UK plans for Northern Ireland stoke Treasury fears of EU trade war
Boris Johnson’s tough new stance on the post-Brexit status of Northern Ireland has set off alarm bells in the Treasury, where officials fear it could provoke the EU into starting a trade war, which would worsen the cost of living crisis.
Johnson has been secretly drawing up legislation that would give ministers sweeping powers to tear up the post-Brexit deal governing trade in Northern Ireland, the NI protocol.
But senior officials have told the FT that the move has worried the Treasury, which fears that if Johnson used the powers it could lead to a damaging retaliation from Brussels.
“If you have a trade war that will have an impact on the economy, especially when you have an actual war going on in Europe,” said one. Another confirmed the policy was causing concern at the Treasury.
Johnson told ministers this week to come up with ways to cut the cost of living, but Treasury officials fear a trade war would push up prices further.
So far Rishi Sunak, chancellor, has not been involved in the detail of the policy, drawn up in conditions of secrecy by Johnson with Liz Truss, foreign secretary, and Brandon Lewis, Northern Ireland secretary.
Johnson has confirmed he is prepared to legislate to allow ministers to revoke parts of the protocol, which keeps Northern Ireland in the EU single market for goods, thereby creating a trade border in the Irish Sea.
The proposed Northern Ireland bill, whose existence was disclosed by the FT this month, has yet to be approved by the cabinet. Last year Sunak warned about the economic risks of unilaterally scrapping parts of the protocol.
On Wednesday Johnson told MPs: “There is clearly an economic cost to the protocol. That is also now turning into a political problem.” The pro-UK Democratic Unionist party opposes the protocol and the border in the Irish Sea. The region is holding elections on May 5.
Last autumn the EU discussed possible retaliatory measures as Johnson flirted with the idea of suspending parts of the protocol. Since then Emmanuel Macron, who takes the hardest line on the issue, has been re-elected as president of France.
Many diplomats are furious with Johnson for raising the dispute when the west is struggling to maintain unity on sanctions on Moscow. “We are sick of hearing of Boris’ emotional difficulties [with the EU],” said one diplomat. “There are bigger things to worry about.”
However European diplomats insisted this week the EU will not be provoked into a trade war with the UK, and that the bloc would be patient. They did not want a fight with Johnson that would boost his popularity with pro-Brexit Tory MPs.

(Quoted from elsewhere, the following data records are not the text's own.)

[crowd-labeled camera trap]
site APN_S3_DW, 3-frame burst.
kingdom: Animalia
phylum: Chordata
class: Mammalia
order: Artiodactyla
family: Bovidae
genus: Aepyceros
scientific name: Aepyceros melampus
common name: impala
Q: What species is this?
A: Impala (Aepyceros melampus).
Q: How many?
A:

“We don’t want to become part of a Tory leadership contest,” said one diplomat, referring to the possibility that Johnson could be challenged by his own MPs.
The diplomat noted that any legislation would be opposed in the House of Lords and it could be months before the UK could use it. “We don’t want to make life impossible for a future Tory leader,” he added.
“Why should we react?” said one official, adding that the plan was to hope Johnson was ousted and the bloc could build a more pragmatic relationship with his successor.
Another senior official said the Ukraine crisis was absorbing all the EU’s time and attention. “Those conversations [about retaliation] have not happened. Nobody is focused on the UK. Since February 24 the only big thing on our plate has been Ukraine and Russia.”
EU countries are wary of inflicting further pain on their own companies and consumers already struggling with rising prices partly caused by Russia’s invasion of Ukraine.
They are also relying on the US to restrain Johnson. Washington reacted to the FT’s report on the UK’s plans to legislate by reiterating the importance of the Northern Ireland protocol to peace on the island.
Lord David Frost, former Brexit secretary who negotiated the protocol, said on Wednesday it would be “entirely reasonable” for the government to act unilaterally to override elements of the deal in domestic law.
He said the protocol was not intended to be “a permanent feature” of Britain’s relationship with the EU. “It would be entirely wrong and unwarranted to draw any conclusions about our wider attitude to international law,” he said, in a speech at the Policy Exchange think-tank.